Looks like there are a few ways that kubernetes decides how to spread containers, and these are in active development.

Firstly, of course there have to be the necessary resources on any machine for the scheduler to consider bringing up a pod there.

After that, kubernetes spreads pods by replication controller, attempting to keep the different instances created by a given replication controller on different nodes.
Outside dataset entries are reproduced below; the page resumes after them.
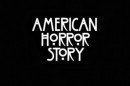 American Horror Story Logo Wide 560X282 «American Horror Story» Renovada Para Sexta Temporada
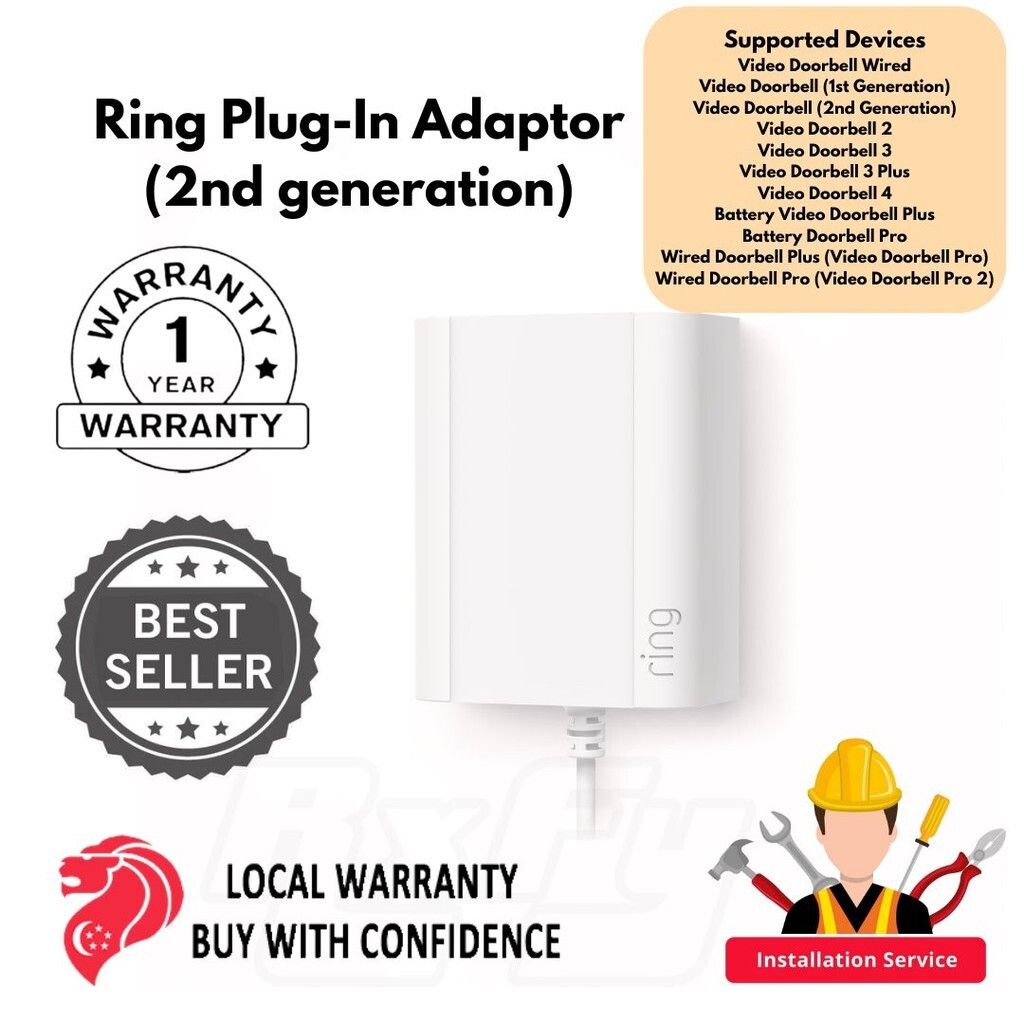 sg-11134201-7rdwe-lz97fgkops4q89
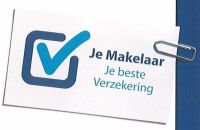 Insurex Groep Bvba Ipt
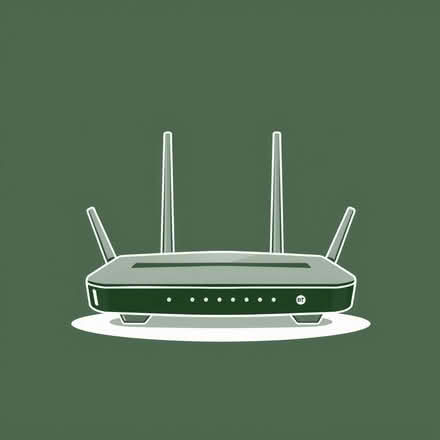 Photo of free Two BT Routers (Netherfield, Kendal LA9) #1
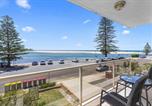 Location vacances Magenta - Parklea Sun Seabreeze The Entrance Sleeps 5-1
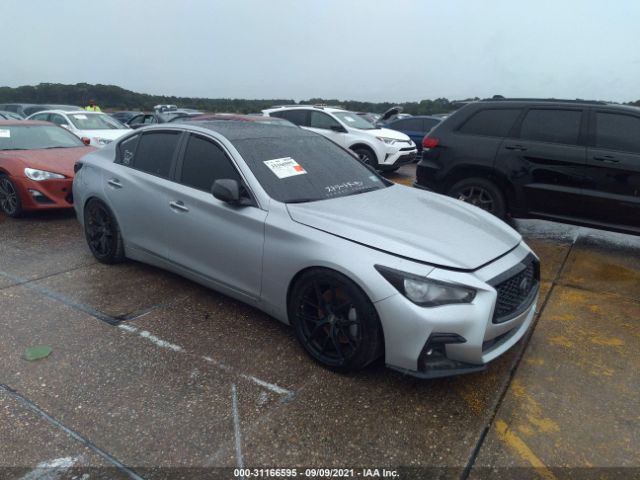 INFINITI Q50 2015 jn1bv7ap4fm334602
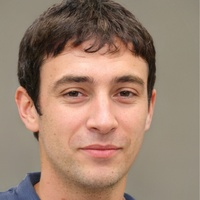 Daniel Brooks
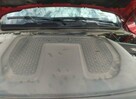 RAM 1500 2022, 6.2L, 4x4, od ubezpieczalni - 9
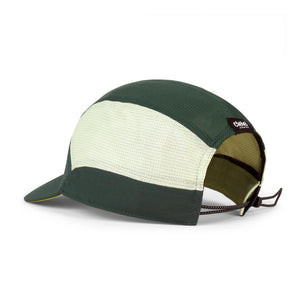 CIELE FSTCAP SC FIELD ICONIC BAR SL - UNISEXE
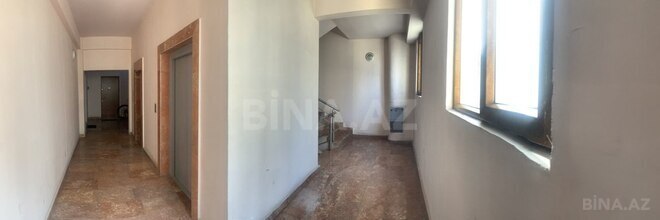 3 otaqlı yeni tikili - 28 May m. - 137 m² (3)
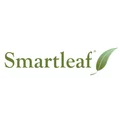 Smartleaf
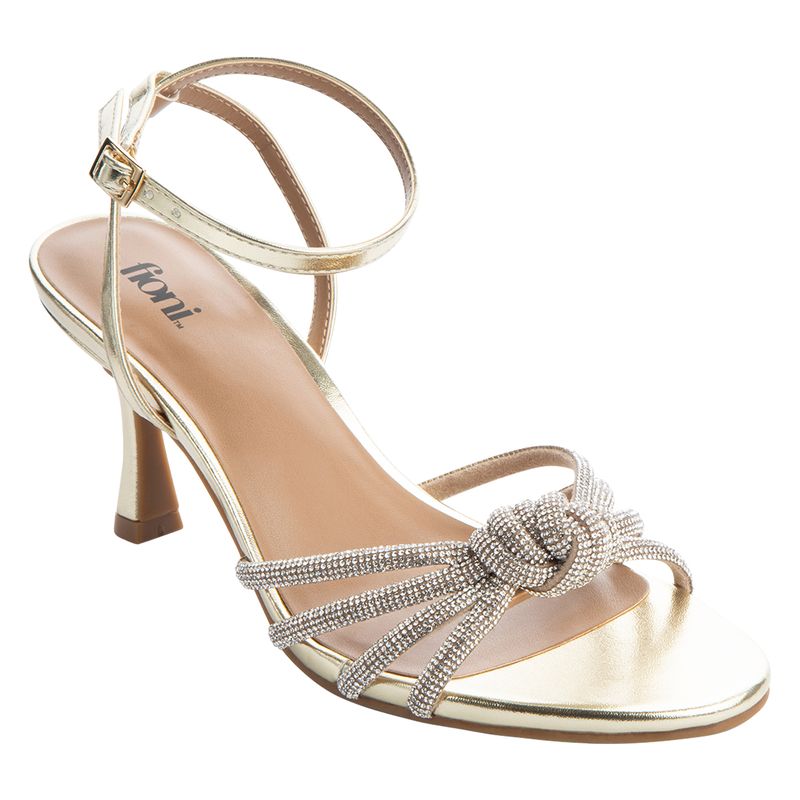 Sandalias-de-vestir-Tabitha-para-mujer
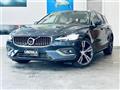 2022 Volvo V60
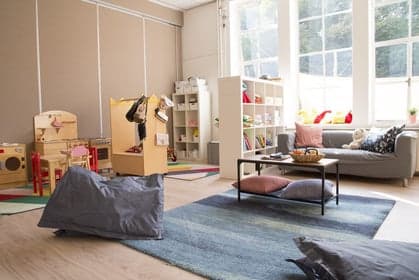 Ska Kindcentrum de Boshut 3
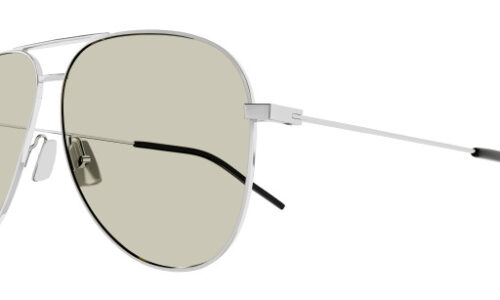 Saint Laurent sólgleraugu Classic 11 59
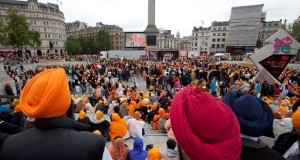 WGO’s should be clipped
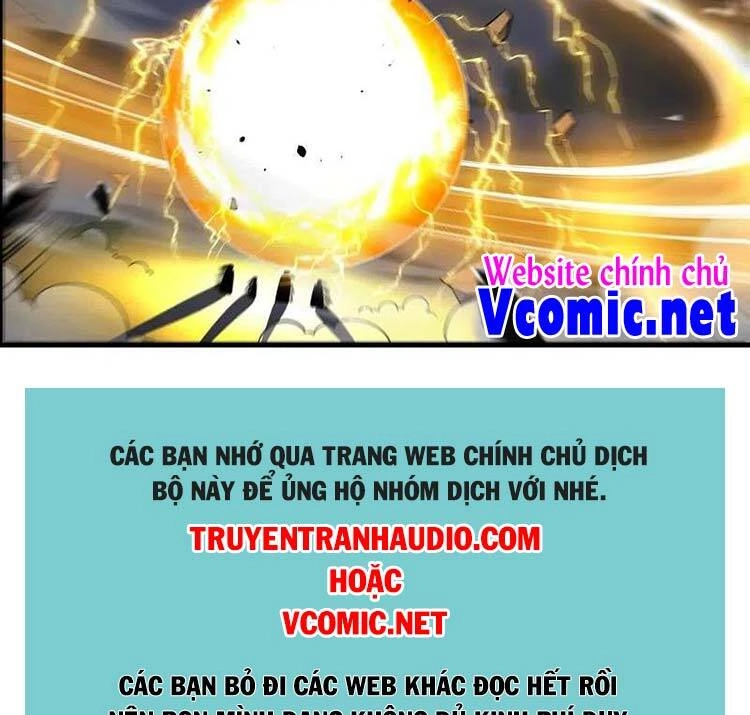 Vạn Cổ Thần Vương Chapter 331 - 17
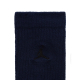 JORDAN EVERYDAY CREW SOCKS (3 PAIRS) 'MULTI-COLOUR'
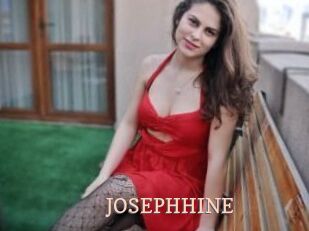 JOSEPHHINE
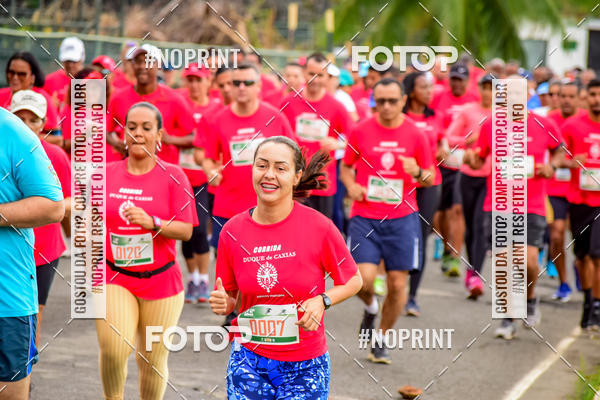 Buy your photos of the event47� CORRIDA DUQUE DE CAXIAS on Fotop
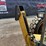 caterpillar-tl642c-image-14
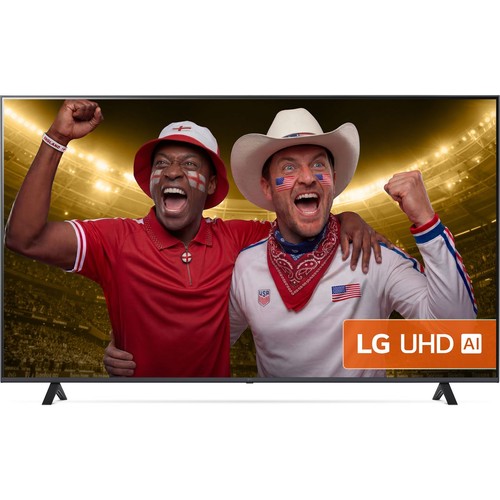 75ur78006lk inch led - 75ur78006lk, 4k
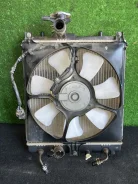 �������� �������� Suzuki Chevrolet MW 1770079C01 ME34S M13A 1770079C01 ����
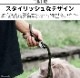    ꡼ gris THE SHOULDER LEASH [ľ8mm 208cm DG0090]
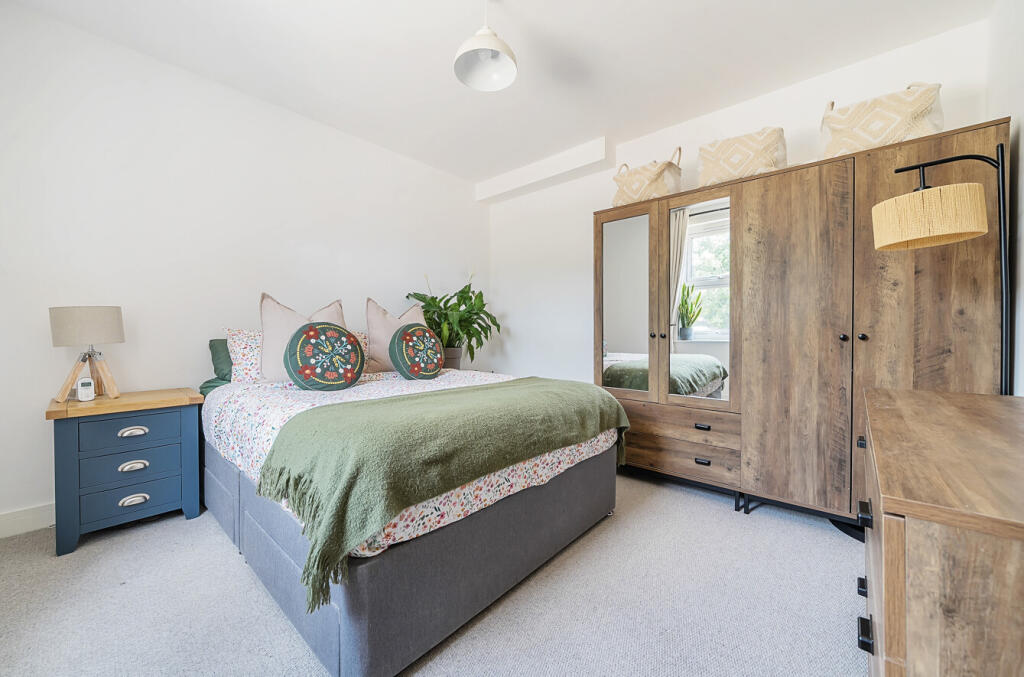 1331198-15-688a16...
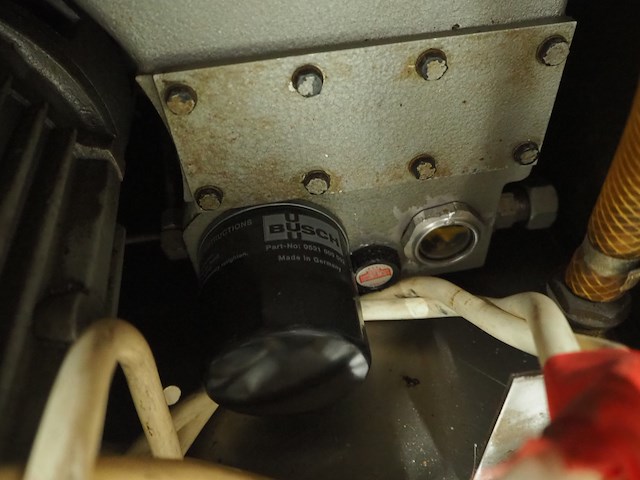 Läcovac - afbeelding 2 van  11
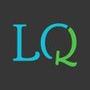 LogIQids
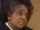 Judge Frances MacKenzie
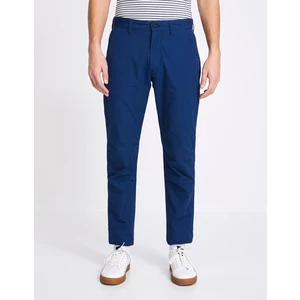 Celio Pants Nord cargo - Men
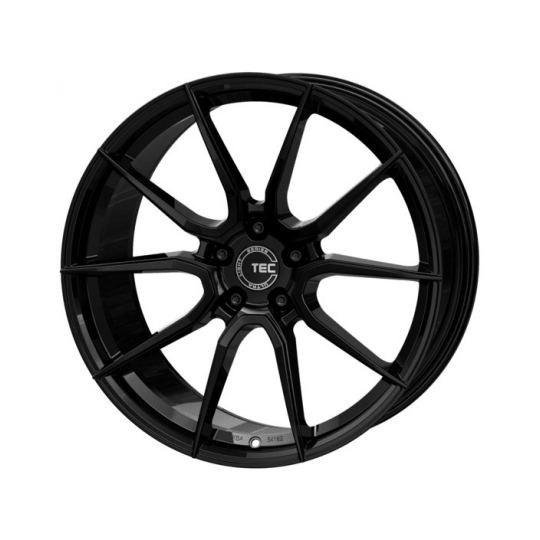 Lot de 4 jantes TEC Gt Race-I pour Audi A3 2003-2012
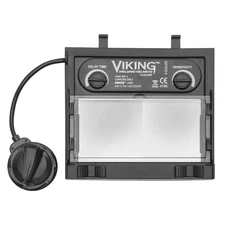 LINCOLN ELECTRIC KP2853-3 Cartridge Kit,For VIKING(TM) 1840 Series 54EF07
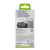 SBS - TEBB5000PLUGCK - 2240002967 SBS 2 | Trony.it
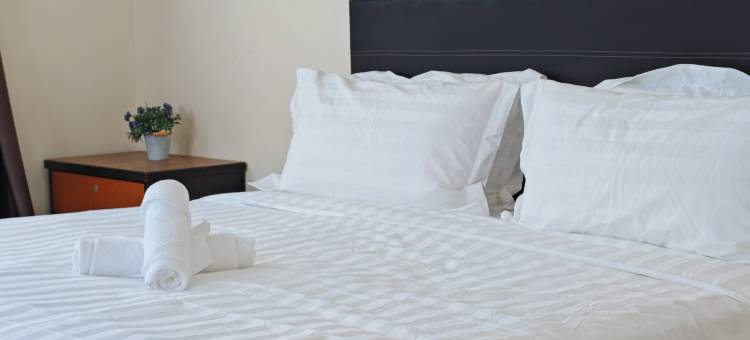 沙巴亚庇【河景湾】三层楼半独立式(Riverside Lot No.1 Homestay at Kota Kinabalu)图片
It seems like there was recently implemented a method of scheduling that considers services and various other parameters. https://github.com/GoogleCloudPlatform/kubernetes/pull/2906 Though I'm not completely clear on exactly how to use it. Perhaps in coordination with this scheduler config? https://github.com/GoogleCloudPlatform/kubernetes/pull/4674

Probably the most interesting issue to me is that none of these scheduling priorities are considered during scale-down, only scale-up. https://github.com/GoogleCloudPlatform/kubernetes/issues/4301 That's a bit of big deal, it seems like over time you could weird distributions of pods because they stay whereever they are originally placed.

Overall, I think the answer to my question at the moment is that this is an area of kubernetes that is in flux (as to be expected with pre-v1). However, it looks like much of what I need will be done automatically with sufficient nodes, and proper use of replication controllers and services.